● SHORT TASK
Retype every entry exactly, character for character.

________________________________________

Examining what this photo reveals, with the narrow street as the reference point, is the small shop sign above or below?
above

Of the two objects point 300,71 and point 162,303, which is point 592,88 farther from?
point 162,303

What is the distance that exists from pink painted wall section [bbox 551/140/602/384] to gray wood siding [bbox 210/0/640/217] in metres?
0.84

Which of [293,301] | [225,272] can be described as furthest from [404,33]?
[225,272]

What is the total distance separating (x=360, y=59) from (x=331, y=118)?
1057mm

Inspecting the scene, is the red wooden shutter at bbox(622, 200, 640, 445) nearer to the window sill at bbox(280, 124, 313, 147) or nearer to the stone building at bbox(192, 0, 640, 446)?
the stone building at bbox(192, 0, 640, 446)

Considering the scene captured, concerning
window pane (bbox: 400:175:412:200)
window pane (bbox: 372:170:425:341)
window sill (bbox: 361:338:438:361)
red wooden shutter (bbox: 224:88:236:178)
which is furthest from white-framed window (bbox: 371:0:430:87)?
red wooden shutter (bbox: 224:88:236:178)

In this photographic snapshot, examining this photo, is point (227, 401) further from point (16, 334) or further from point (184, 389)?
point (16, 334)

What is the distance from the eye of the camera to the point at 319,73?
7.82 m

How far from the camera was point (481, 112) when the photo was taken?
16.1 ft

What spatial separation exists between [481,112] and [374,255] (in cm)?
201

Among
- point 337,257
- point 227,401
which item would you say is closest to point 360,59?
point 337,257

________________________________________

● ANSWER TO THE TASK
Examining what this photo reveals, with the narrow street as the reference point, is the small shop sign above or below?
above

Of the two objects point 300,71 and point 162,303, which is point 592,88 farther from?
point 162,303

What is the distance that exists from pink painted wall section [bbox 551/140/602/384] to gray wood siding [bbox 210/0/640/217] in metres?
0.84

Which of [293,301] | [225,272] can be described as furthest from [404,33]?
[225,272]

What is the total distance separating (x=360, y=59) from (x=331, y=118)?
1057mm

Inspecting the scene, is the red wooden shutter at bbox(622, 200, 640, 445) nearer to the window sill at bbox(280, 124, 313, 147) or nearer to the stone building at bbox(192, 0, 640, 446)?
the stone building at bbox(192, 0, 640, 446)

Considering the scene captured, concerning
window pane (bbox: 400:175:412:200)
window pane (bbox: 372:170:425:341)
window sill (bbox: 361:338:438:361)
red wooden shutter (bbox: 224:88:236:178)
which is furthest from white-framed window (bbox: 371:0:430:87)?
red wooden shutter (bbox: 224:88:236:178)

In this photographic snapshot, examining this photo, is point (227, 401) further from point (16, 334) or further from point (184, 389)?
point (16, 334)

What is the distance from the eye of the camera to the point at 319,73?
7.82 m

How far from the camera was point (481, 112) when the photo was taken?
16.1 ft

What spatial separation exists between [481,112] and [374,255] (in cm)?
201

Among
- point 337,257
- point 227,401
which item would you say is closest to point 360,59?
point 337,257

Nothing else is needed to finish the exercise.